Keterbukaan akses terhadap informasi menjadi sangat penting, karena
pemberitaan media ternyata sangat efektif dalam memperkuat proses
demokratisasi, good governance, dan
perkembangan masyarakat di mana para jurnalis menjalankan peran dan fungsinya
sebagai: 1) Anjing pengawas (watch-dog) terhadap penyalahgunaan kekuasaan dan pada
saat yang sama mempromosikan akuntabilitas serta transparansi; 2) sebagai suatu
forum publik untuk mempertemukan berbagai gagasan tentang kebijakan publik dan
wahana untuk debat politik (memfasilitasi pendistribusian informasi
tentang berbagai opsi dalam pemilu); dan 4) sebagai “agenda setter” bagi para pembuat kebijakan (meningkatkan kepekaan
pemerintah terhadap masalah-masalah sosial) (Pippa Norris, 2000).
Peran sebagai “anjing pengawas (watch-dog)
dapat dijalankan melalui pemberitaan media yang mempromosikan akuntabilitas,
transparansi, dan pengawasan publik terhadap praktik penyelenggaraan negara
dengan cara menyoroti kegagalan-kegagalan kebijakan, salah urus administrasi
negara oleh pejabat publik, korupsi di
badan peradilan, dan skandal korporasi (George A. Donohue, Philip Tichenor et
al. 1995).
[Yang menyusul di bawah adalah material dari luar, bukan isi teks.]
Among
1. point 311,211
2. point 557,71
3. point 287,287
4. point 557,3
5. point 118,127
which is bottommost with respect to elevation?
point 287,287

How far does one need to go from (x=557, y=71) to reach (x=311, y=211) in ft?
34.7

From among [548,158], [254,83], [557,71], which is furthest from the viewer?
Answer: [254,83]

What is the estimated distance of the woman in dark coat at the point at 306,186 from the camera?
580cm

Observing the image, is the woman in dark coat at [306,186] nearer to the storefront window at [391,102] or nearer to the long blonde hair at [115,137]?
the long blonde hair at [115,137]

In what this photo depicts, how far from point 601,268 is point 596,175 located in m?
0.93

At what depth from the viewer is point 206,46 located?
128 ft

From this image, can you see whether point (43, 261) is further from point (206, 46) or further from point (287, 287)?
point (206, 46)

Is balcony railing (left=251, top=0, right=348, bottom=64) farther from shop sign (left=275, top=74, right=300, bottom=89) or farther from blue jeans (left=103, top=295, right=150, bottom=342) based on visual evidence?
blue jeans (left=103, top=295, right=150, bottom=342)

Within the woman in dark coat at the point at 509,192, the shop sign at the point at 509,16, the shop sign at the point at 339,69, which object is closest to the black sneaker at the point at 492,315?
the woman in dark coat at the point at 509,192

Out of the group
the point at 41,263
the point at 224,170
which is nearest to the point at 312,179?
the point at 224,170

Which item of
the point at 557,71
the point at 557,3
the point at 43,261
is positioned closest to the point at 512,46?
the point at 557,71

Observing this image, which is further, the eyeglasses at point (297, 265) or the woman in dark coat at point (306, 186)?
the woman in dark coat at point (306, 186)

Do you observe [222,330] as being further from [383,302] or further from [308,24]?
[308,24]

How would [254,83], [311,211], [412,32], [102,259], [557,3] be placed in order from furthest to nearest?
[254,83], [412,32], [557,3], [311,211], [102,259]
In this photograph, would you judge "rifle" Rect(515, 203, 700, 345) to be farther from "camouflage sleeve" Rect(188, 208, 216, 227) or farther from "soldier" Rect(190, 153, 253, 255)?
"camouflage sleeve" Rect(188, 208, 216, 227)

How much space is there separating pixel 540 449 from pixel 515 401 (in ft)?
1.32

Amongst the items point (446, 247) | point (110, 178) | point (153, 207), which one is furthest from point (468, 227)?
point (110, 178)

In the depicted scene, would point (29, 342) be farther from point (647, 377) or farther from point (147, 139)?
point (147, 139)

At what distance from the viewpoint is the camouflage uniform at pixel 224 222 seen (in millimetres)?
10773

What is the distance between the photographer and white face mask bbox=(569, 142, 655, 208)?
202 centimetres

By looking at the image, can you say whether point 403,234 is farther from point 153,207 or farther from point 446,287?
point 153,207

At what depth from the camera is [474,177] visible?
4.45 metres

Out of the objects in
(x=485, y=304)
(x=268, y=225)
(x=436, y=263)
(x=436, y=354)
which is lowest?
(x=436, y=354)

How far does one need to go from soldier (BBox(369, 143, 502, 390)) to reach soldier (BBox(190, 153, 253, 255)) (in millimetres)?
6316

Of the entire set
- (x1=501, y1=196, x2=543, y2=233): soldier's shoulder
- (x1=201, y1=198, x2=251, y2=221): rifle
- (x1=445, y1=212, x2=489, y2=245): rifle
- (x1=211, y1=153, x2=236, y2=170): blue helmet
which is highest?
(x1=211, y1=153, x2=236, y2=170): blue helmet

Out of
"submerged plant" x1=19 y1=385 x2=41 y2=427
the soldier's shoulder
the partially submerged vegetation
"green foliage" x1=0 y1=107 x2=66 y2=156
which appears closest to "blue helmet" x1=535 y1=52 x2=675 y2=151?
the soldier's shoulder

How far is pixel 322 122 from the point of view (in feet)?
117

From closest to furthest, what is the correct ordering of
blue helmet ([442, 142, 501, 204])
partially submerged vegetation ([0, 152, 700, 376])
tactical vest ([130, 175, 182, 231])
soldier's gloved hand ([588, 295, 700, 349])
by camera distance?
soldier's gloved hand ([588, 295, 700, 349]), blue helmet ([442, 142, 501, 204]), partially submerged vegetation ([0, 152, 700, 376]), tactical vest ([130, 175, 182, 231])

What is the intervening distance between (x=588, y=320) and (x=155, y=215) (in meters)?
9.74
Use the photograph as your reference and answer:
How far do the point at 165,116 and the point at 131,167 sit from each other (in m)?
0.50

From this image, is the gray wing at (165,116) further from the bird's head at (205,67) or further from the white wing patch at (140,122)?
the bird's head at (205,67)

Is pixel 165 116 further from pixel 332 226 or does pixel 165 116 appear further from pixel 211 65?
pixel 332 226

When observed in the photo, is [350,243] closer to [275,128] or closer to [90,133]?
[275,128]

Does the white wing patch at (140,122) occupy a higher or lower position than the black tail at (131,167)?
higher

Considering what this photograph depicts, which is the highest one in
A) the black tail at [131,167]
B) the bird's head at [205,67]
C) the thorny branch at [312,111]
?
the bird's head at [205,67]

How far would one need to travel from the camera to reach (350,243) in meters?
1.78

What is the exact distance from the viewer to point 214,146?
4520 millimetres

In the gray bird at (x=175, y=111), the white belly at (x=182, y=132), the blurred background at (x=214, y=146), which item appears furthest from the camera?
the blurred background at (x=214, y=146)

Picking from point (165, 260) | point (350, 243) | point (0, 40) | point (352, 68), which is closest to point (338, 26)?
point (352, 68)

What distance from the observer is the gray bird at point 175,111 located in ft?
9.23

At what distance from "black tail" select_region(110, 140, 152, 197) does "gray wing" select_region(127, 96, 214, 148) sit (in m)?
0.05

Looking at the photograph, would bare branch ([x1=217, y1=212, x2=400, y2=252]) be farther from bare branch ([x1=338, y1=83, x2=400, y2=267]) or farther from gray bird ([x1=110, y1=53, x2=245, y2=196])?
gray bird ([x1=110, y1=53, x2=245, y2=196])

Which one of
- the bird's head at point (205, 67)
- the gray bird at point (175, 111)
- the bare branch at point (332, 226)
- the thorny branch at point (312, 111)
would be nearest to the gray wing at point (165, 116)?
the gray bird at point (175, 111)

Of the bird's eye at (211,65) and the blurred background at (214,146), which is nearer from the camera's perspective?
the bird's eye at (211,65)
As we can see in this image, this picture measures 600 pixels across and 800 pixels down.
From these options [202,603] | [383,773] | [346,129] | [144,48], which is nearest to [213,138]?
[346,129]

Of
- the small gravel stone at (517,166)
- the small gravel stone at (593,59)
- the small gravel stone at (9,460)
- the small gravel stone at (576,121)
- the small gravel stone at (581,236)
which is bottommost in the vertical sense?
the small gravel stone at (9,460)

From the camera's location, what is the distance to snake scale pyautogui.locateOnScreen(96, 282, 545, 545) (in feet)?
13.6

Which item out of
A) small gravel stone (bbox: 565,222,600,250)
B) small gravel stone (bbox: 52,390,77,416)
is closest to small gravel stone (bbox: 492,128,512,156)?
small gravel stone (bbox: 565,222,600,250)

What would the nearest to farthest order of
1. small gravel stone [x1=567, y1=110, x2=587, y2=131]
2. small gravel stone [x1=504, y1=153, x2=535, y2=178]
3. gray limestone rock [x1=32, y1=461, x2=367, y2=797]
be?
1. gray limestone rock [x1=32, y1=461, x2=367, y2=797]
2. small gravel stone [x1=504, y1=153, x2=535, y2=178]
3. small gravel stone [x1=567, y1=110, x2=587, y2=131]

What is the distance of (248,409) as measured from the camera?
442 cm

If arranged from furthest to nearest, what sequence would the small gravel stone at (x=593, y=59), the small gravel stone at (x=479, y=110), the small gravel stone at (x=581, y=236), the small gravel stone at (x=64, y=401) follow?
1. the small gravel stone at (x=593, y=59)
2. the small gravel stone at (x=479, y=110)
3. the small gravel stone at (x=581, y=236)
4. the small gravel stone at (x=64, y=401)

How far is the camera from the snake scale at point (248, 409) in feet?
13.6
Sejak era Edmund Burke, konsep
“Pilar ke-Empat” telah dipakai sebagai mekanisme “cheks and balances” terhadap pemisahan kekuasaan dalam
penyelenggaraan negara (Renate Kocher, 1986).
Penelitian pada suatu negara yang memiliki sejarah perkembangan tertentu
seperti Taiwan, menunjukkan bahwa diperoleh sejumlah bukti mengenai pengaruh
pemberitaan media terhadap korups. Brunetti dan Weder, memperoleh temuan bahwa
secara relatif korupsi lebih jarang terjadi di negara yang memiliki pers bebas.
Hal ini disebabkan karena peran “anjing pengawas (watch-dog) yang dijalankan oleh para jurnalis mendorong
akuntabilitas dan transparansi dalam proses pembuatan kebijakan pemerintah
sehingga dapat mencegah terjadinya
penyalahgunaan jabatan dan skandal finansial (A. Brunetti and B. Weder
B. 2003).
Pada akhir tahun 1960-an akhir
1970-an, muncul kekhawatiran dan skeptisisme bahwa apakah fungsi pers sebagai
“Pilar ke Empat” masih bisa dipertahankan, mengingat telah terjadi “gelombang
arus balik” terutama di negara-negara Amerika Latin, Sub-Sahara Afrika, dan
Asia, di mana demokrasi ternyata berbalik arah mengalami langkah mundur (setback) (Samuel Huntington. 1993). Keterbukaan
akses publik terhadap surat kabar, radio dan televisi ternyata tidak cukup
untuk mendorong demokratisasi dan perkembangan masyarakat, bahkan media ini
digunakan untuk mempertahankan otokrasi guna memperkuat kroni-kroni kapitalisme
dan mengkonsolidasikan kekuasaan oligopoli media (Hamid Mowlana, 1985).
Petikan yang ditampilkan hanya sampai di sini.